Top Machine Learning Interview Questions for 2018 (Part-1)


These Machine Learning Interview Questions, are the real questions that are asked in the top interviews.

For hiring machine learning engineers or data scientists, the typical process has multiple rounds.

  1. A basic screening round – The objective is to check the minimum fitness in this round.
  2. Algorithm Design Round – Some companies have this round but most don’t. This involves checking the coding / algorithmic skills of the interviewee.
  3. ML Case Study – In this round, you are given a case study problem of machine learning on the lines of Kaggle. You have to solve it in an hour.
  4. Bar Raiser / Hiring Manager  – This interview is generally with the most senior person in the team or a very senior person from another team (at Amazon it is called Bar raiser round) who will check if the candidate fits in the company-wide technical capabilities. This is generally the last round.

A typical first round of interview consists of three parts. First, a brief intro about yourself. 

Second, a brief about your relevant projects.

A typical interviewer will start by asking about the relevant work from your profile. On your past experience of machine learning project, the interviewer might ask how would you improve it.

Say, you have done a project on recommendation, the interviewer might ask:

  • How would you improve the recommendations?
  • How would you do ranking?
  • Have you done any end-to-end machine learning project? If yes, then what were the challenges faced. How would you do solve the problem of the cold start?
  • How would you improve upon the speed of recommendation?

Afterwards (third part), the interviewer would proceed to check your basic knowledge of machine learning on the following lines.

Q1: What is machine learning?

Machine learning is the field of study that gives the computer the ability to learn and improve from experience without explicitly taught or programmed.

In traditional programs, the rules are coded for a program to make decisions, but in machine learning, the program learns based on the data to make decisions.
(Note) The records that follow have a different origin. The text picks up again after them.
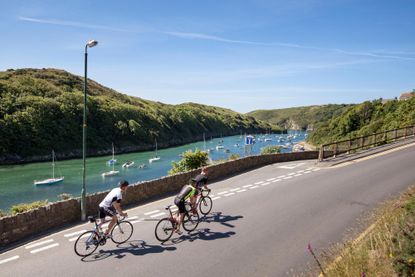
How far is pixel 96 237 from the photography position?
32.0 ft

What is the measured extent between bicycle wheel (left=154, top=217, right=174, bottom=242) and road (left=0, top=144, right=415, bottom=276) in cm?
20

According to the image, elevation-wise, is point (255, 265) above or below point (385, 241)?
below

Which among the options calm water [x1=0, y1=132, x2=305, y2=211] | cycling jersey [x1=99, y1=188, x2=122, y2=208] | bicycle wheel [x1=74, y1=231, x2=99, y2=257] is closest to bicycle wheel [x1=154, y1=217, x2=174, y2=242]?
cycling jersey [x1=99, y1=188, x2=122, y2=208]

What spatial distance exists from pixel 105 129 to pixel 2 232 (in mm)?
105655

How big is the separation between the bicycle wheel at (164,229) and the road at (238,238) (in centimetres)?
20

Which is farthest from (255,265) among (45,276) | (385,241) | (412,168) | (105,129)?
(105,129)

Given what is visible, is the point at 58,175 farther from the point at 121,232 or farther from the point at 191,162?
the point at 121,232

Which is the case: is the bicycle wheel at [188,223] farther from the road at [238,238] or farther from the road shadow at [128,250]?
the road shadow at [128,250]

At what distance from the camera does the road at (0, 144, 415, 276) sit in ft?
28.1

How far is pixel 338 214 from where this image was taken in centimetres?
1232

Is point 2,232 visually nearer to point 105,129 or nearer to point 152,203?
point 152,203

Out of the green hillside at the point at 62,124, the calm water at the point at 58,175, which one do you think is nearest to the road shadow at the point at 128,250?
the calm water at the point at 58,175

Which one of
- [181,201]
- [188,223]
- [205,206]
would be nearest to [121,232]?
[181,201]

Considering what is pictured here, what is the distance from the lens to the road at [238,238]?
8.58m
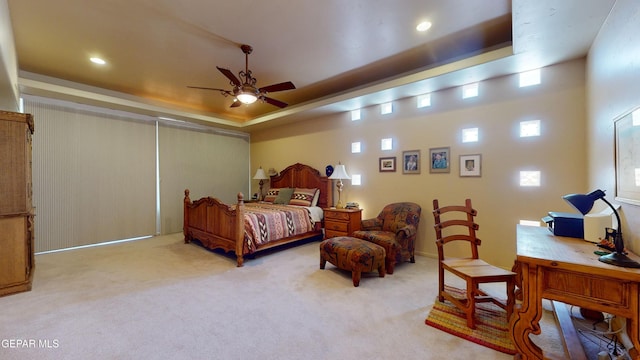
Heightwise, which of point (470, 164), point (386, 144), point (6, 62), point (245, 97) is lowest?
point (470, 164)

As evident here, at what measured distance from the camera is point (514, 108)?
3275 mm

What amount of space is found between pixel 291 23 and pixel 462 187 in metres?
3.12

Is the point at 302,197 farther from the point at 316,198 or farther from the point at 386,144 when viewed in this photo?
the point at 386,144

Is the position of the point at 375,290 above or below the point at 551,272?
below

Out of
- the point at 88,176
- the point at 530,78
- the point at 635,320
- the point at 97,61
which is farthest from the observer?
the point at 88,176

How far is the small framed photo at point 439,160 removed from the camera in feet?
12.5

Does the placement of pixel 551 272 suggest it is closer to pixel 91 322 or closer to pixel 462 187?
pixel 462 187

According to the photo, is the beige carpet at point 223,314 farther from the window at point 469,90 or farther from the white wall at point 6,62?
the window at point 469,90

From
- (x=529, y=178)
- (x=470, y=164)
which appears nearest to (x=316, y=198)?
(x=470, y=164)

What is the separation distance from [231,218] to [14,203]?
2.30 m

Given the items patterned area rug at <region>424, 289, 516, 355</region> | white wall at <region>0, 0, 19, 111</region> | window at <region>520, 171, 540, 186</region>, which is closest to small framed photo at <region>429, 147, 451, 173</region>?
window at <region>520, 171, 540, 186</region>

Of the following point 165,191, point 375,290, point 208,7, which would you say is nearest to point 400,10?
point 208,7

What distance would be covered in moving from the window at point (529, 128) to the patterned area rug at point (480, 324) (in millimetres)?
2154

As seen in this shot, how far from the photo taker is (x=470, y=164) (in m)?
3.61
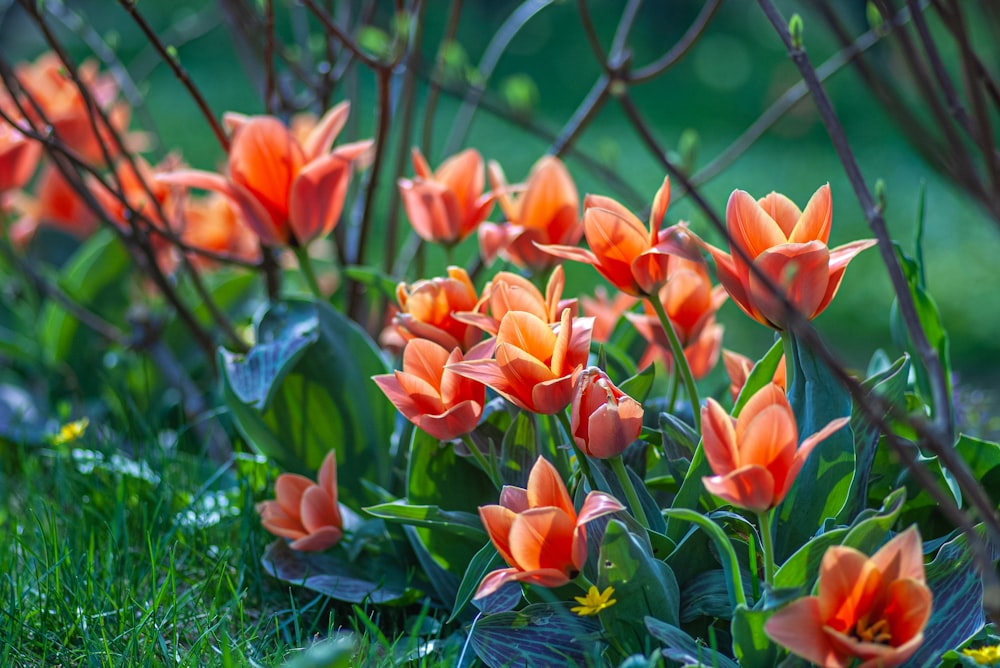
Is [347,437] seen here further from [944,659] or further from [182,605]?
[944,659]

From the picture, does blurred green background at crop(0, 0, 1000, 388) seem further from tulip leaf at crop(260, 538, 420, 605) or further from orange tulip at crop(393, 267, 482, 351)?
tulip leaf at crop(260, 538, 420, 605)

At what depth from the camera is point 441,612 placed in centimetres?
132

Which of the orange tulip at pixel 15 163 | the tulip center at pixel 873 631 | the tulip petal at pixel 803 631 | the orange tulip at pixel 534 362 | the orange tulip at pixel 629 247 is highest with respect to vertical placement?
the orange tulip at pixel 15 163

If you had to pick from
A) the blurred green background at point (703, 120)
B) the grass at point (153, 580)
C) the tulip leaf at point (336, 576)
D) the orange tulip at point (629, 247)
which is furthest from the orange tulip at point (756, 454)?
the blurred green background at point (703, 120)

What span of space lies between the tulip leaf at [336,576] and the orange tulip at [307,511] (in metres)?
0.05

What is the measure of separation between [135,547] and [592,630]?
0.73 m

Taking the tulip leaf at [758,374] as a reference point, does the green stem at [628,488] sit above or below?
below

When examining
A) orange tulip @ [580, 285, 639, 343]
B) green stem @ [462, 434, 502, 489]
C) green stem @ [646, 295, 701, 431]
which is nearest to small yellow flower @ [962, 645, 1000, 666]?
green stem @ [646, 295, 701, 431]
Q2. Why do we need machine learning?

The most intuitive and prominent example is self-driving cars, but let’s answer this question in the more structured way. Machine learning is needed to solve the problems that are categorized as below:

  • Problems for which a traditional solution require a long and complex set of rules and requires hand-tuning often. Example of such problem is email spam filter. You notice a few words such as 4U, promotion, credit card, free, amazing etc. and figure out that the email is a spam. This list can be really long and can change once the spammer notices that you started ignoring these words. It becomes hard to deal with this problem with traditional programming approach. Machine learning algorithm learns to detect spam emails very well and works better.
  • Complex problems for which there is no good solution at all using the traditional approach. Speech recognition is an example of this category of the problems.
    Machine learning algorithms can find a good solution to these problems.
  • Fluctuating environment: a machine learning system can adapt to new data and learn to do well in this new set of data.
  • Getting insights into complex, large amounts of data. For example, your business collects a large amount of data from the customers. A machine learning algorithm can find insights into this data which otherwise is not easy to figure out.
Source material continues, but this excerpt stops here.